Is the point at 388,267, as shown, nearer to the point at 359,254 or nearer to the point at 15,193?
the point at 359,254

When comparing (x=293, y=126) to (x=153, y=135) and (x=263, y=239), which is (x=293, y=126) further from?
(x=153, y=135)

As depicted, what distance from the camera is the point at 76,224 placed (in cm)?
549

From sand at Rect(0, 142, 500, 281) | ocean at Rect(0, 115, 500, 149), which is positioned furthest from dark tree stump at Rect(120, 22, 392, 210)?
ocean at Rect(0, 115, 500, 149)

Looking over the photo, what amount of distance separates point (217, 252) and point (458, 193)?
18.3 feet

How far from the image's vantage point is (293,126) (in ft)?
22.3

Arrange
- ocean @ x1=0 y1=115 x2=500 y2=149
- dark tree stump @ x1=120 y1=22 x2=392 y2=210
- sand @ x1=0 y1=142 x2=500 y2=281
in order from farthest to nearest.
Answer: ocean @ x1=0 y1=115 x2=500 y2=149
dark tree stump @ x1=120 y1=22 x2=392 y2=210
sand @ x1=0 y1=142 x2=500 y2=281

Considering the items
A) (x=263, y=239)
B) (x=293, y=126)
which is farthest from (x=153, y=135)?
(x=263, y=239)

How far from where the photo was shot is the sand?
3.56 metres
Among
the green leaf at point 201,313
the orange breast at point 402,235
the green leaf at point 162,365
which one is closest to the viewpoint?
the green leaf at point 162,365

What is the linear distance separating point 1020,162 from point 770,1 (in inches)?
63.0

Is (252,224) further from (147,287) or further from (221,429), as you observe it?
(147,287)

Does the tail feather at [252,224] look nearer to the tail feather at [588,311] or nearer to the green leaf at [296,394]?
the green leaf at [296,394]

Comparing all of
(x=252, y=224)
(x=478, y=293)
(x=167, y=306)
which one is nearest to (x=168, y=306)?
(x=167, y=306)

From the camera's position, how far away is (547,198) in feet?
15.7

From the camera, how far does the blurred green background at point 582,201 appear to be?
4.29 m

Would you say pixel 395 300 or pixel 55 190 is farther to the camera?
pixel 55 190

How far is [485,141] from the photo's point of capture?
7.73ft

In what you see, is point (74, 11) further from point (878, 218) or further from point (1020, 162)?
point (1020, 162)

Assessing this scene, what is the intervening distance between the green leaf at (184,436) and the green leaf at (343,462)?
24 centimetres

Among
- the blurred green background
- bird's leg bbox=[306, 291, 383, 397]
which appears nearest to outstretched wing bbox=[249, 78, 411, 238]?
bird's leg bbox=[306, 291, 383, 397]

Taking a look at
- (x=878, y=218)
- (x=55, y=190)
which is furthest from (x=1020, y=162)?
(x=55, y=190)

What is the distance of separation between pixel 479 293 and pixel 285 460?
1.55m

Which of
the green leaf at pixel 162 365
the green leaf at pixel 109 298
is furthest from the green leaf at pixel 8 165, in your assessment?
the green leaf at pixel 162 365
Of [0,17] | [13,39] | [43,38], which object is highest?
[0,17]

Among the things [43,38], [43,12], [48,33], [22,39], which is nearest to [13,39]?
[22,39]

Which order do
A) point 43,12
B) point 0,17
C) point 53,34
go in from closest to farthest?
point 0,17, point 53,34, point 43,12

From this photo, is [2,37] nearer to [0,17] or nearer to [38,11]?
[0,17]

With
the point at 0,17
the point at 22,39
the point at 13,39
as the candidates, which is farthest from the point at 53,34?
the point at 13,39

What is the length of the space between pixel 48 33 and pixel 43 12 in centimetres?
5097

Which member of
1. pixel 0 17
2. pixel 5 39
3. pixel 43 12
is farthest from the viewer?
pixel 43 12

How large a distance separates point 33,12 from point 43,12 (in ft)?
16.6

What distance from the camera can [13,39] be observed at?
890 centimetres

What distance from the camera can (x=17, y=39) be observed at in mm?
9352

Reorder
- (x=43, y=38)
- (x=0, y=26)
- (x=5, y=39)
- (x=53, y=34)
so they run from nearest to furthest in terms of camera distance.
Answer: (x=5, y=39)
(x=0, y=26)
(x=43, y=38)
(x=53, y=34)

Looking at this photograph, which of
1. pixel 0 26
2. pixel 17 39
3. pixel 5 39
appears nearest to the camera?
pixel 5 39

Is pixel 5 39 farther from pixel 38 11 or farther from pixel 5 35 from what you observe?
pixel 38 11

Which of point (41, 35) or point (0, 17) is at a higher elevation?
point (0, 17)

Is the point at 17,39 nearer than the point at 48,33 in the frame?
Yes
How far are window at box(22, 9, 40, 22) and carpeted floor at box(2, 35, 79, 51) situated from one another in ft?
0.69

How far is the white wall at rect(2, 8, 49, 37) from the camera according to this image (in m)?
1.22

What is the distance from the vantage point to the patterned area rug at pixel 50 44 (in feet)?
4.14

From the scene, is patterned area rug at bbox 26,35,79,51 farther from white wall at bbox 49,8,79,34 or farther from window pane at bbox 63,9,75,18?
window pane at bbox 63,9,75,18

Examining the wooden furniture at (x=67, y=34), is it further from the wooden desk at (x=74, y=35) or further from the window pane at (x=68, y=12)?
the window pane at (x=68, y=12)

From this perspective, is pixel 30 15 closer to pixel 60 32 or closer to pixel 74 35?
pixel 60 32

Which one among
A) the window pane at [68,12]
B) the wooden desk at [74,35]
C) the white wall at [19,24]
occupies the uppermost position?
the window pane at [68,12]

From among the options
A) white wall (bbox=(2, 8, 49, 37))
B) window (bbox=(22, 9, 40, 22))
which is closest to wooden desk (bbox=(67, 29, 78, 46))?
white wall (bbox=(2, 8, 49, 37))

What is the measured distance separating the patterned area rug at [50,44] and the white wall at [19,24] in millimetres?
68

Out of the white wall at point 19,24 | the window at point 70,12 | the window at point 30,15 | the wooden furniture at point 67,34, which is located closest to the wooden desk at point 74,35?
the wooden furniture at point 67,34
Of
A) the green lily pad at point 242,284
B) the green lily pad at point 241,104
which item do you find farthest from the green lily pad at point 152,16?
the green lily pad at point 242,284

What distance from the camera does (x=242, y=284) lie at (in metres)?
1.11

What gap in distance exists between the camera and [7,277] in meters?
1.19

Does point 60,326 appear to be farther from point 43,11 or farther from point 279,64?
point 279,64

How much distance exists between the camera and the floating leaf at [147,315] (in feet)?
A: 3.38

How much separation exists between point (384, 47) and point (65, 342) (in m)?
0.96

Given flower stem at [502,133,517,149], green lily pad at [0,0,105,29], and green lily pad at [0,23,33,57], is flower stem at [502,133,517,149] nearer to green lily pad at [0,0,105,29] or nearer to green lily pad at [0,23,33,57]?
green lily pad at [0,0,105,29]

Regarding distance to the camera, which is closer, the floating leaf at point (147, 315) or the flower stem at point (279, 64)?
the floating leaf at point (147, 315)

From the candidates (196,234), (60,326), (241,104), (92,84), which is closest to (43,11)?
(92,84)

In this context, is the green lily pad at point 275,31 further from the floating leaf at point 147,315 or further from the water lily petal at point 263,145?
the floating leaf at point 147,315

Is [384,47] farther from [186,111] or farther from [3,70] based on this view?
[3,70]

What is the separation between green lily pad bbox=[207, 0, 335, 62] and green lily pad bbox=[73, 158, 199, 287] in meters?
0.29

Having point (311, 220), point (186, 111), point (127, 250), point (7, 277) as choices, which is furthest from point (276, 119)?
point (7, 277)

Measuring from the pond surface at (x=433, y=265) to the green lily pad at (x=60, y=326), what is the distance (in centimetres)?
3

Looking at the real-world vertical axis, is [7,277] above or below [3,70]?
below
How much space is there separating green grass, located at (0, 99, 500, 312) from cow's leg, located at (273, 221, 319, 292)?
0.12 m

**Direction:** Take the entries and copy them out exactly.

**Solution to the problem:**
Is the point at 388,267, as shown, nearer to the point at 359,254 or nearer to the point at 15,193?
the point at 359,254

When comparing (x=293, y=126) to (x=153, y=135) and (x=263, y=239), which is (x=293, y=126) further from?
(x=153, y=135)

As depicted, what distance from the camera is the point at 76,224 placed (in cm)?
549

From sand at Rect(0, 142, 500, 281) | ocean at Rect(0, 115, 500, 149), which is positioned furthest from dark tree stump at Rect(120, 22, 392, 210)?
ocean at Rect(0, 115, 500, 149)

Looking over the photo, what amount of distance separates point (217, 252) and point (458, 193)?
18.3 feet

How far from the image's vantage point is (293,126) (in ft)?
22.3

Arrange
- ocean @ x1=0 y1=115 x2=500 y2=149
- dark tree stump @ x1=120 y1=22 x2=392 y2=210
- sand @ x1=0 y1=142 x2=500 y2=281
in order from farthest to nearest.
Answer: ocean @ x1=0 y1=115 x2=500 y2=149
dark tree stump @ x1=120 y1=22 x2=392 y2=210
sand @ x1=0 y1=142 x2=500 y2=281

Considering the items
A) (x=263, y=239)
B) (x=293, y=126)
which is farthest from (x=153, y=135)?
(x=263, y=239)

How far from where the photo was shot is the sand?
3.56 metres
Among
the green leaf at point 201,313
the orange breast at point 402,235
the green leaf at point 162,365
which one is closest to the viewpoint?
the green leaf at point 162,365

What is the linear distance separating point 1020,162 from point 770,1 (in inches)?
63.0

Is (252,224) further from (147,287) or further from (221,429), as you observe it?
(147,287)

Does the tail feather at [252,224] look nearer to the tail feather at [588,311] or nearer to the green leaf at [296,394]?
the green leaf at [296,394]

Comparing all of
(x=252, y=224)
(x=478, y=293)
(x=167, y=306)
which one is nearest to (x=168, y=306)?
(x=167, y=306)

From the camera's position, how far away is (547,198) in feet?
15.7

From the camera, how far does the blurred green background at point 582,201 appear to be?
4.29 m

Would you say pixel 395 300 or pixel 55 190 is farther to the camera?
pixel 55 190

How far is [485,141] from the photo's point of capture?
7.73ft

In what you see, is point (74, 11) further from point (878, 218) or further from point (1020, 162)?
point (1020, 162)

Assessing this scene, what is the intervening distance between the green leaf at (184,436) and the green leaf at (343,462)?
24 centimetres

Among
- the blurred green background
- bird's leg bbox=[306, 291, 383, 397]
which appears nearest to outstretched wing bbox=[249, 78, 411, 238]?
bird's leg bbox=[306, 291, 383, 397]

Taking a look at
- (x=878, y=218)
- (x=55, y=190)
which is furthest from (x=1020, y=162)?
(x=55, y=190)

What is the distance of separation between pixel 479 293 and pixel 285 460?
1.55m

Which of
the green leaf at pixel 162 365
the green leaf at pixel 109 298
is furthest from the green leaf at pixel 8 165, in your assessment?
the green leaf at pixel 162 365
Of [0,17] | [13,39] | [43,38], which object is highest?
[0,17]

Among the things [43,38], [43,12], [48,33], [22,39], which is nearest to [13,39]?
[22,39]

Which order do
A) point 43,12
B) point 0,17
C) point 53,34
go in from closest to farthest?
point 0,17, point 53,34, point 43,12

From this photo, is [2,37] nearer to [0,17] or nearer to [38,11]?
[0,17]

With
the point at 0,17
the point at 22,39
the point at 13,39
as the candidates, which is farthest from the point at 53,34?
the point at 13,39

What is the length of the space between pixel 48 33 and pixel 43 12 in centimetres?
5097

Which member of
1. pixel 0 17
2. pixel 5 39
3. pixel 43 12
is farthest from the viewer?
pixel 43 12

How large a distance separates point 33,12 from point 43,12 (in ft)?
16.6

What distance from the camera can [13,39] be observed at?
890 centimetres

What distance from the camera can (x=17, y=39) be observed at in mm?
9352

Reorder
- (x=43, y=38)
- (x=0, y=26)
- (x=5, y=39)
- (x=53, y=34)
so they run from nearest to furthest in terms of camera distance.
Answer: (x=5, y=39)
(x=0, y=26)
(x=43, y=38)
(x=53, y=34)

Looking at this photograph, which of
1. pixel 0 26
2. pixel 17 39
3. pixel 5 39
appears nearest to the camera?
pixel 5 39

Is pixel 5 39 farther from pixel 38 11 or farther from pixel 5 35 from what you observe?
pixel 38 11

Which of point (41, 35) or point (0, 17) is at a higher elevation?
point (0, 17)

Is the point at 17,39 nearer than the point at 48,33 in the frame?
Yes
How far are window at box(22, 9, 40, 22) and carpeted floor at box(2, 35, 79, 51) situated from one another in ft?
0.69

How far is the white wall at rect(2, 8, 49, 37) from the camera according to this image (in m)?
1.22

What is the distance from the vantage point to the patterned area rug at pixel 50 44 (in feet)?
4.14

From the scene, is patterned area rug at bbox 26,35,79,51 farther from white wall at bbox 49,8,79,34 or farther from window pane at bbox 63,9,75,18?
window pane at bbox 63,9,75,18

Examining the wooden furniture at (x=67, y=34), is it further from the wooden desk at (x=74, y=35) or further from the window pane at (x=68, y=12)?
the window pane at (x=68, y=12)

From this perspective, is pixel 30 15 closer to pixel 60 32 or closer to pixel 74 35?
pixel 60 32

Which one among
A) the window pane at [68,12]
B) the wooden desk at [74,35]
C) the white wall at [19,24]
occupies the uppermost position?
the window pane at [68,12]

From among the options
A) white wall (bbox=(2, 8, 49, 37))
B) window (bbox=(22, 9, 40, 22))
which is closest to wooden desk (bbox=(67, 29, 78, 46))?
white wall (bbox=(2, 8, 49, 37))

What is the measured distance separating the patterned area rug at [50,44] and the white wall at [19,24] in millimetres?
68

Out of the white wall at point 19,24 | the window at point 70,12 | the window at point 30,15 | the wooden furniture at point 67,34, which is located closest to the wooden desk at point 74,35?
the wooden furniture at point 67,34
Of
A) the green lily pad at point 242,284
B) the green lily pad at point 241,104
which item do you find farthest from the green lily pad at point 152,16?
the green lily pad at point 242,284

What distance from the camera does (x=242, y=284) lie at (in metres)?
1.11

What gap in distance exists between the camera and [7,277] in meters?
1.19

Does point 60,326 appear to be farther from point 43,11 or farther from point 279,64?
point 279,64

How much distance exists between the camera and the floating leaf at [147,315] (in feet)?
A: 3.38

How much separation exists between point (384, 47) and point (65, 342) (in m)?
0.96

Given flower stem at [502,133,517,149], green lily pad at [0,0,105,29], and green lily pad at [0,23,33,57], is flower stem at [502,133,517,149] nearer to green lily pad at [0,0,105,29] or nearer to green lily pad at [0,23,33,57]?
green lily pad at [0,0,105,29]

Regarding distance to the camera, which is closer, the floating leaf at point (147, 315) or the flower stem at point (279, 64)?
the floating leaf at point (147, 315)

From the candidates (196,234), (60,326), (241,104), (92,84), which is closest to (43,11)?
(92,84)

In this context, is the green lily pad at point 275,31 further from the floating leaf at point 147,315 or further from the water lily petal at point 263,145?
the floating leaf at point 147,315

Is [384,47] farther from [186,111] or farther from [3,70] based on this view?
[3,70]

What is the separation between green lily pad bbox=[207, 0, 335, 62] and green lily pad bbox=[73, 158, 199, 287] in meters?
0.29

Having point (311, 220), point (186, 111), point (127, 250), point (7, 277) as choices, which is furthest from point (276, 119)?
point (7, 277)

Measuring from the pond surface at (x=433, y=265) to the green lily pad at (x=60, y=326), what is the distance (in centimetres)?
3

Looking at the real-world vertical axis, is [7,277] above or below [3,70]?
below
How much space is there separating green grass, located at (0, 99, 500, 312) from cow's leg, located at (273, 221, 319, 292)?
0.12 m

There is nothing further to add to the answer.